It’s not been a good 2018 for those investing online in Emerging Markets (EM). The MSCI Emerging Market Index, considered the benchmark for this sprawling asset class, dropped over 21% from its year-to-date high on January 26th to its lowest ebb on September 11th. Anyone following the news will also be familiar with woes of EM currencies and the particular struggles of the Turkish lira and Argentinian peso over the past few months. Chinese equity markets, a growing influence on the MSCI EM Index have also gone through a rough patch. All-in-all, the situation hasn’t been rosy.
However, as seasoned investors, or even relative beginners that have taken a little time to inform themselves, will be familiar with the old adage that the best assets to invest in are those that are battered and bruised but on closer examination still have strong supporting fundamentals. And there is a strong argument, 5 strong arguments even, that Emerging Markets right now represent exactly that kind of investment opportunity.
In a recent piece for The Telegraph, Carlos Von Hardenberg, founding partner of Mobius Capital Partners, and an investment manager with almost 2 decades of experience in emerging markets, expounds the reasons why he believes the asset class is more attractive than has ever been, despite this year’s downturn.
1) Attractive Valuations
Von Hardenberg argues that EM equities are significantly undervalued. Despite the economies that make up EM being rightly lauded as the current engine of global economic growth, a situation expected to continue for the foreseeable future, average forward p/e ratios are, at x11.4, lower now than at any significant point in recent history. In 2007 and 2009, they were higher and back in the Nineties, a period when EM economies lacked any significant middle class of consumers, companies were heavily weighted towards low-cost manufacturing and corporate governance standards were questionable to say the least, p/e ratios were at x15 and higher.
Debt levels, both private and public, are generally very healthy and despite rising interest payment costs due to current currency dynamics, most good quality EM companies are in a secure financial position.
2) Positive Inflation
Investors might start to get sweaty at the proximity of the terms ‘Emerging Markets’ and ‘Inflation’, but Von Hardenberg is convinced EM inflation is currently in a very good place. After 2 decades of decline inflation is moving up again but in a healthy way and under the control of better monetary policy. Demographics and technology developments are also now evening out demand volatility. The combination should mean that, by and large, there will be no return to the occasional bursts of rampant inflation that intermittently wrought havoc on EM economies in years gone by.
3) Technology & Innovation
EM companies which were once focused on exporting low-cost manufacturing are now turning the tables and the source of much of the world’s technology innovation. Manufacturing has also shifted towards high-value components. This is leading to increasing margins and R&D output. China is churning out tech ‘unicorns’ and billion-dollar markets such as finance and banking, barely tapped in some huge EM markets, with Indonesia offered as the prime example, offer the potential for huge tech-driven growth which is more locally and regionally dependent rather than export-oriented.

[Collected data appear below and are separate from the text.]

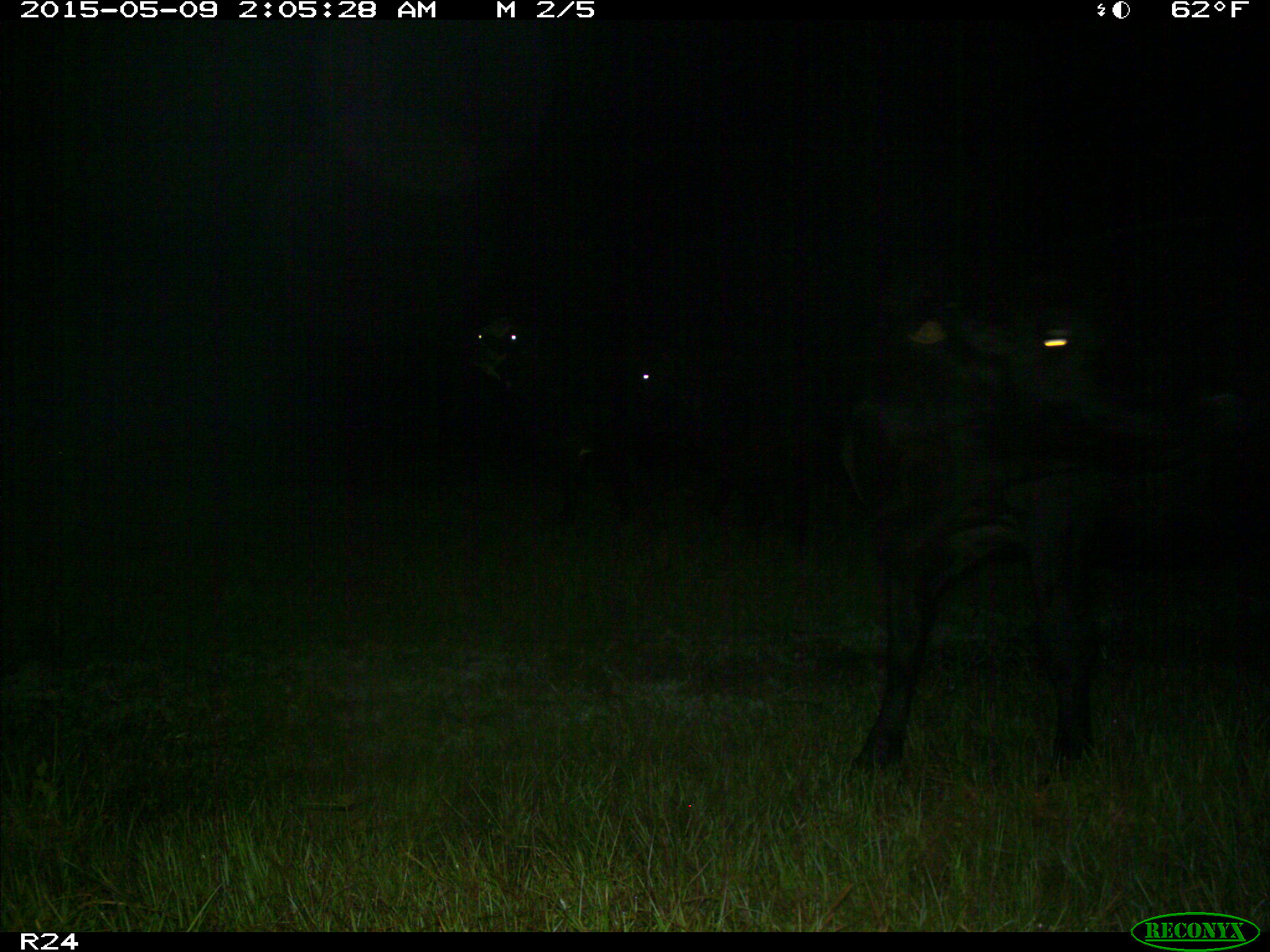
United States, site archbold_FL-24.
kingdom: Animalia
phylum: Chordata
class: Mammalia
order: Artiodactyla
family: Bovidae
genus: Bos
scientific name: Bos taurus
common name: domestic cow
Bos taurus (domestic cow).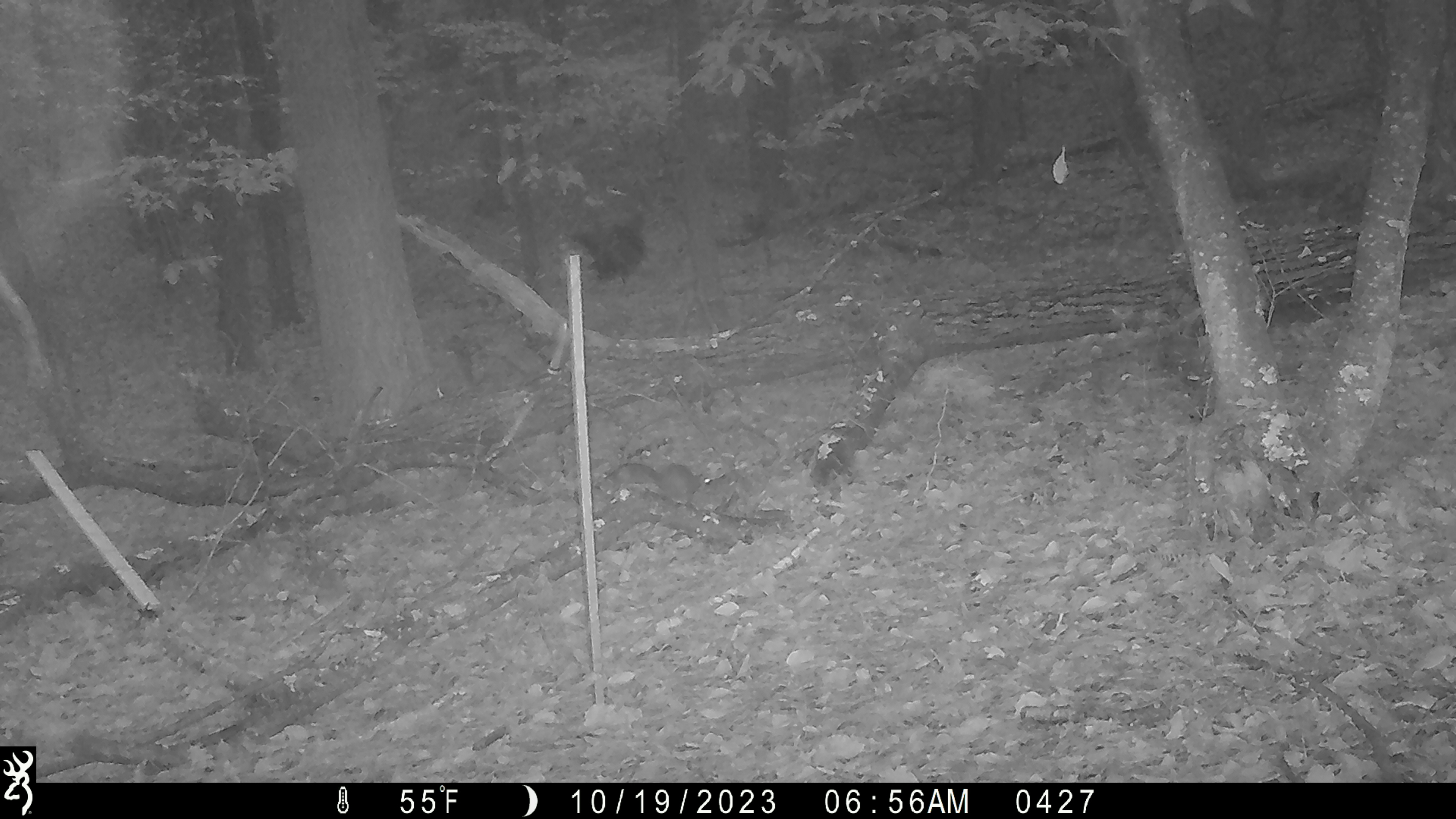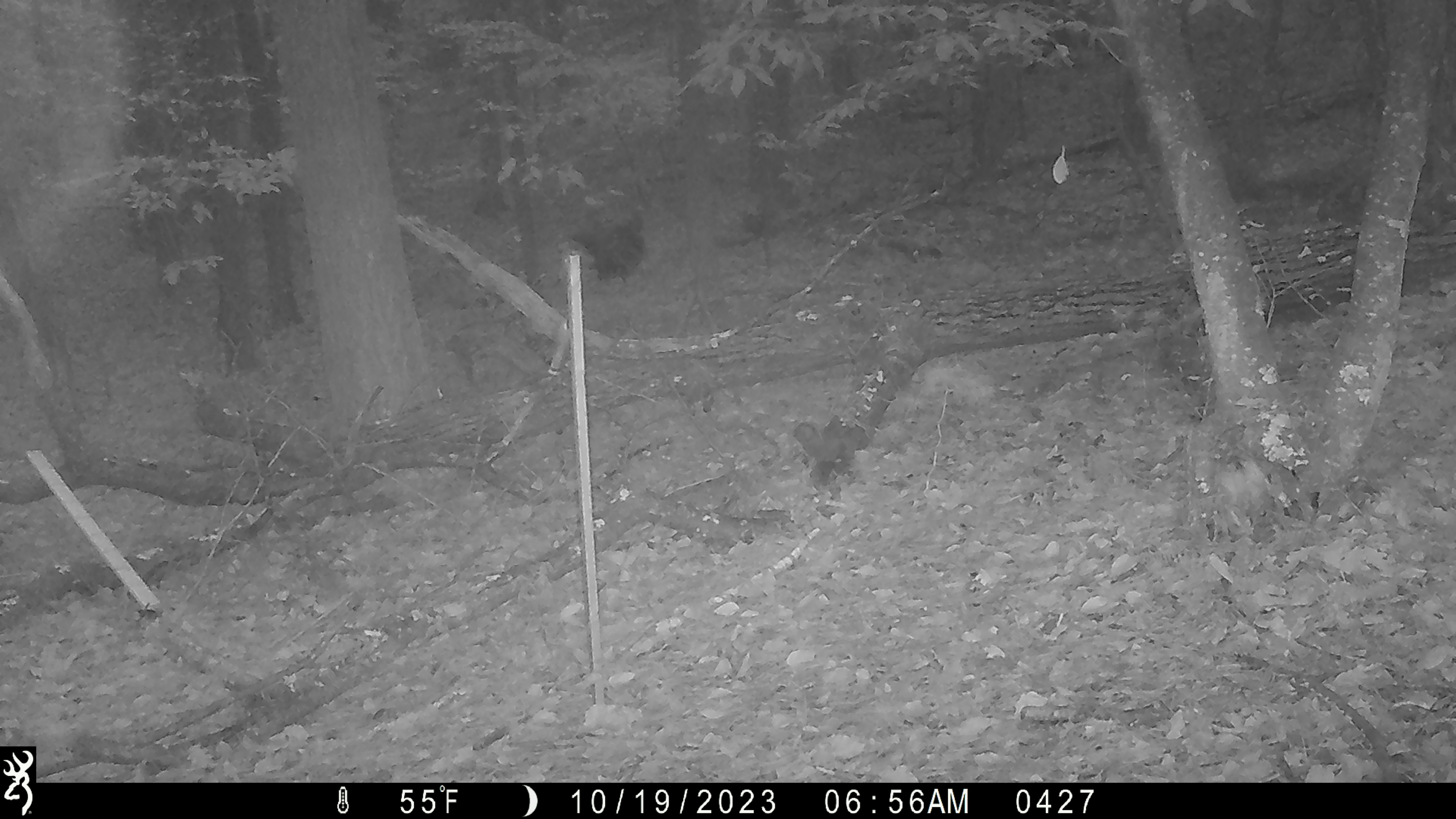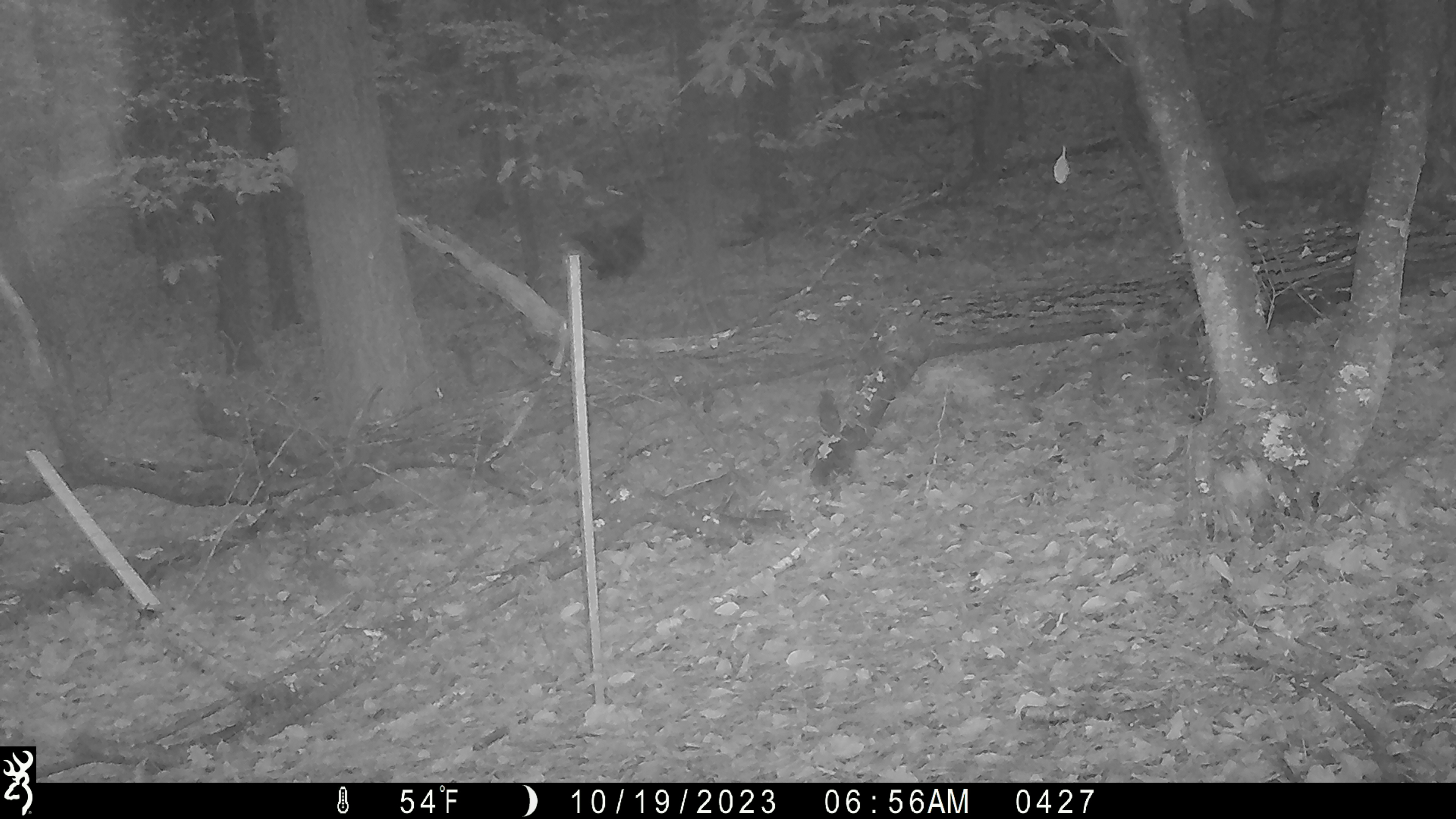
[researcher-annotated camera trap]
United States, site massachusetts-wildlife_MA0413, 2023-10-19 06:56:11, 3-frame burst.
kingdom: Animalia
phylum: Chordata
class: Mammalia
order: Rodentia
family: Sciuridae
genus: Sciurus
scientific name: Sciurus carolinensis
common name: gray squirrel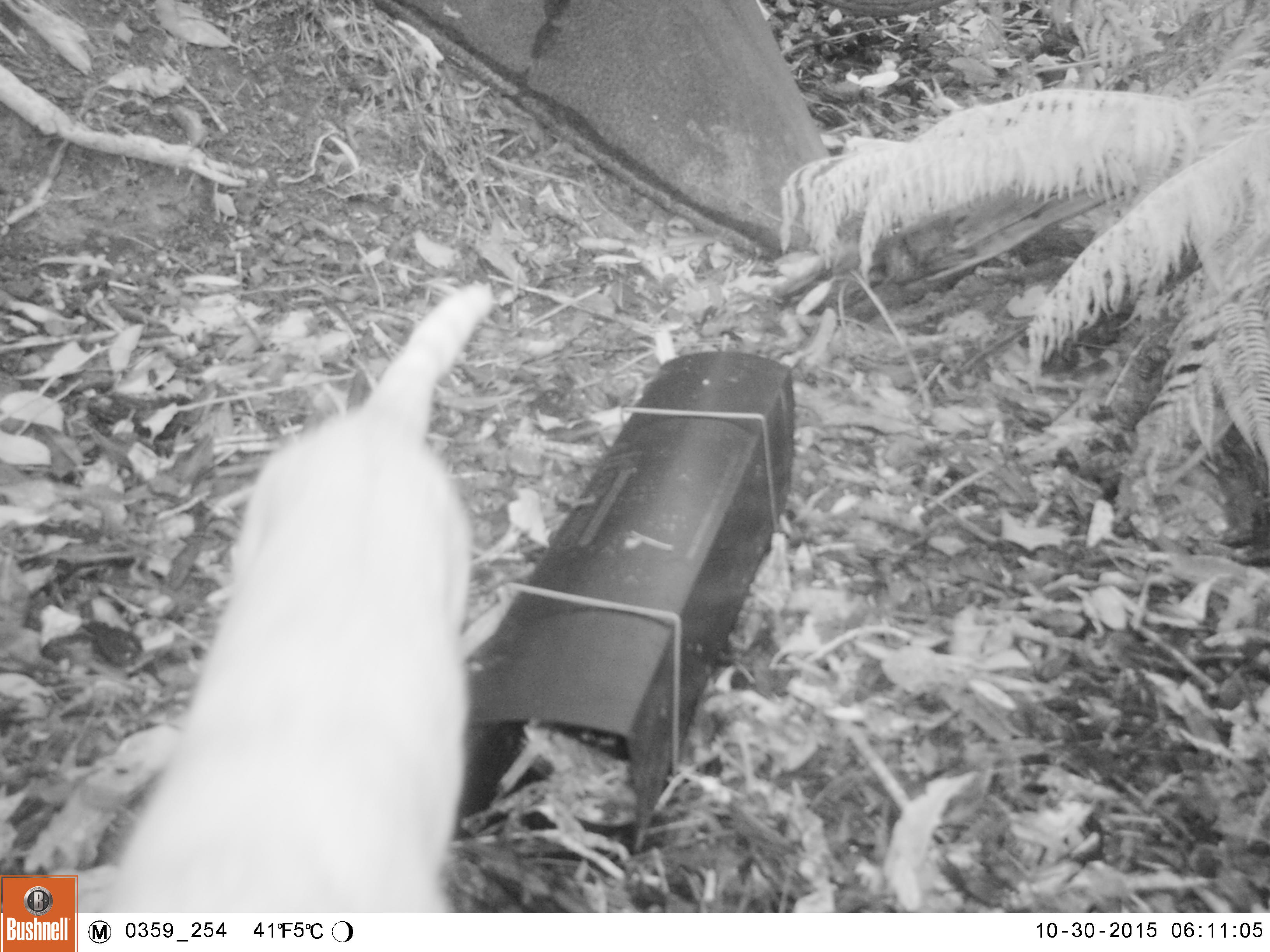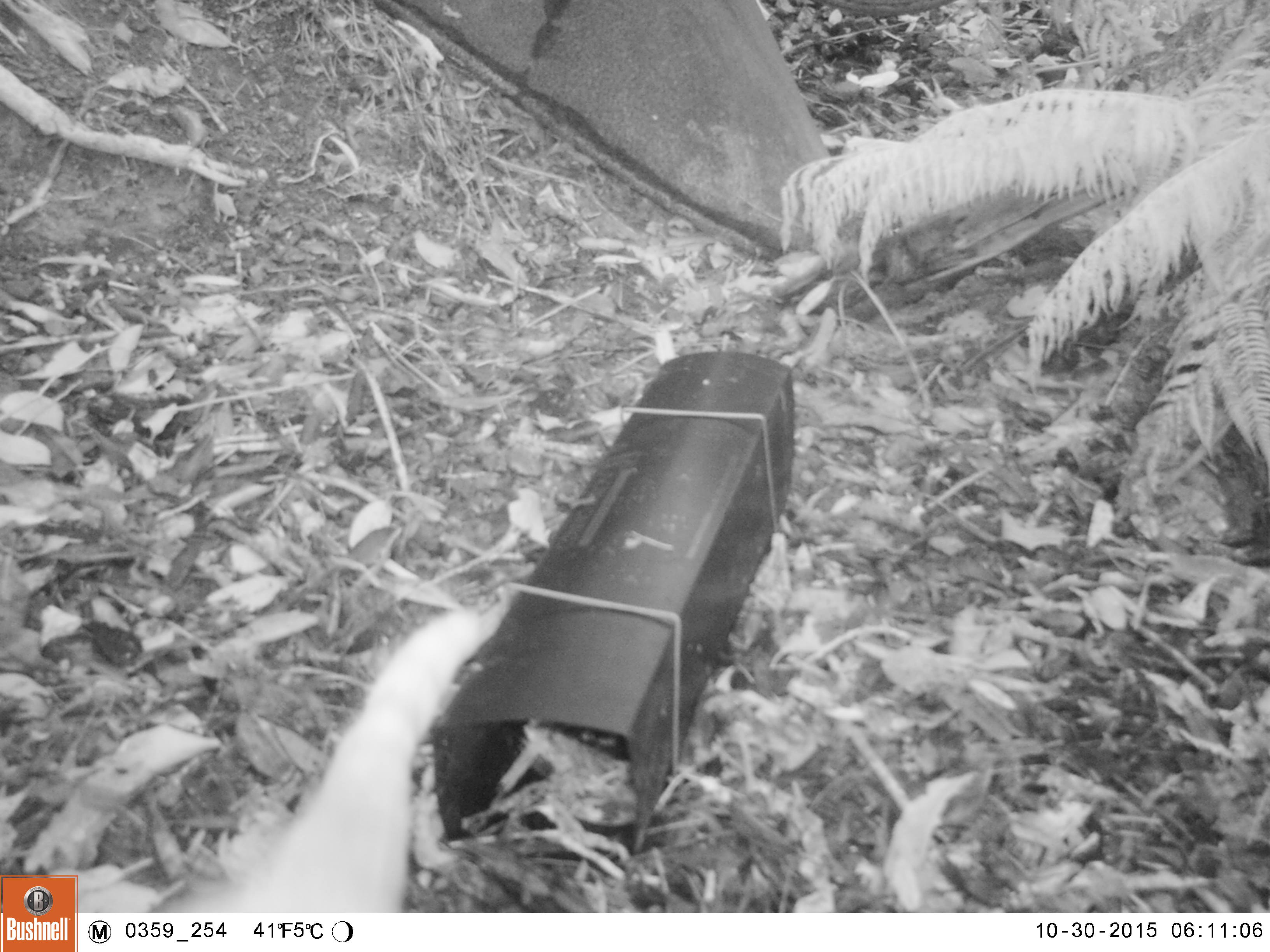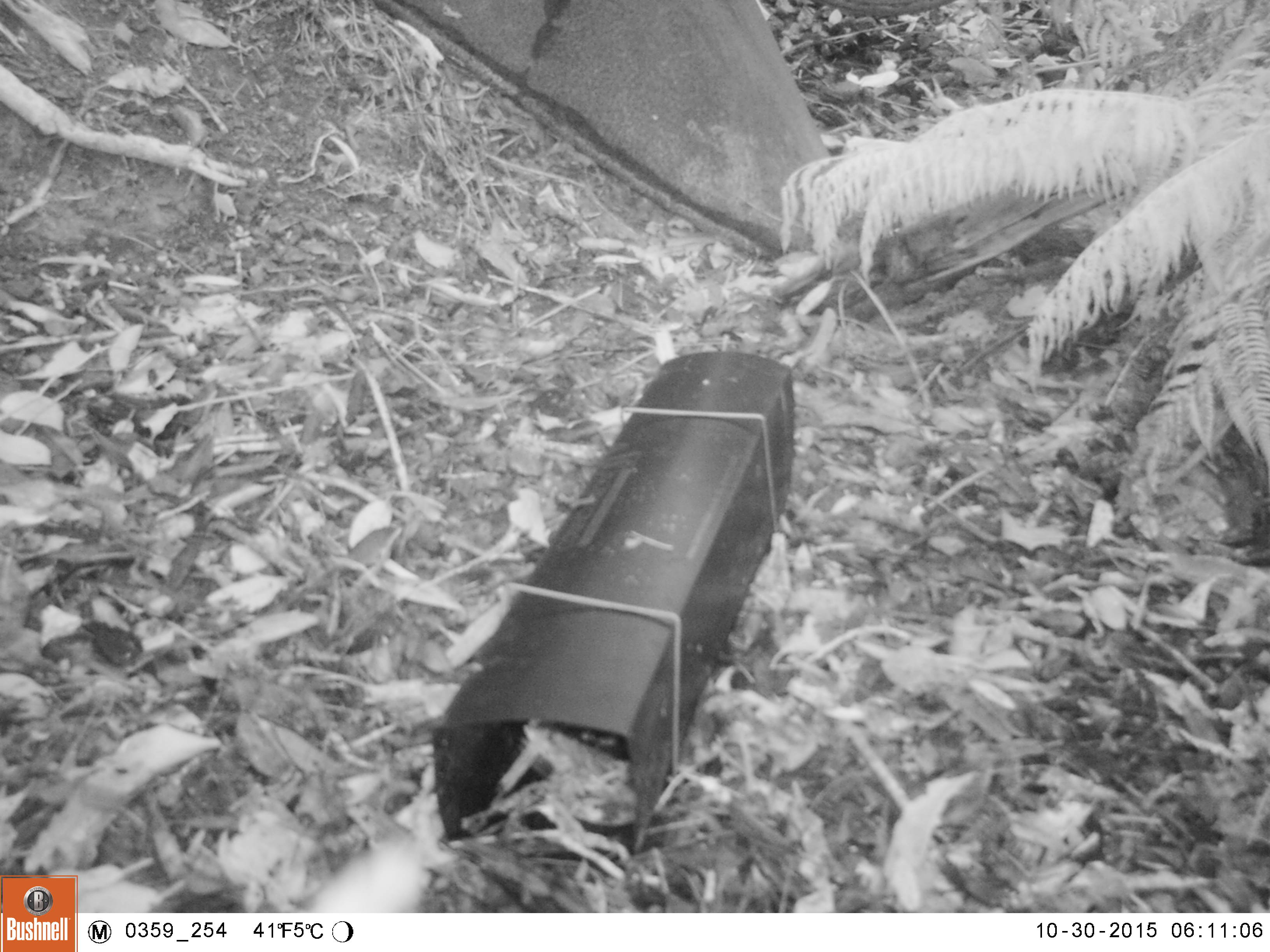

International capital is also now judging different EM markets individually, rather than on broad sentiment covering the broad span of the geographically, politically and economically divergent components of one ‘asset class’. Markets that have learned from past mistakes and are maturing, such as Mexico, Singapore and Taiwan are showing divergence in the strength of their equities markets and currencies and not being dragged down by poorer performing markets in the group to the same extent as before.
5) Improving ESG
And finally, Von Hardenberg believes the new maturity of many EM economies and individual companies is combining with a hunger for international capital that is emerging as much improved environmental, social and governance (ESG) standards. A stronger approach to proactive government policy and an active voice from investors is also seeing this improvement remain on a steady course.
In combination, Mr Von Hardenberg’s 5 points for EM optimism present a convincing argument for those investing online in the asset class. So if you are already exposed to EM, there are plenty of positive signs as to why you should keep faith amidst recent turbulence and losses. And if you aren’t already, EM could be one of the best areas of exposure available to you when investing online over coming years.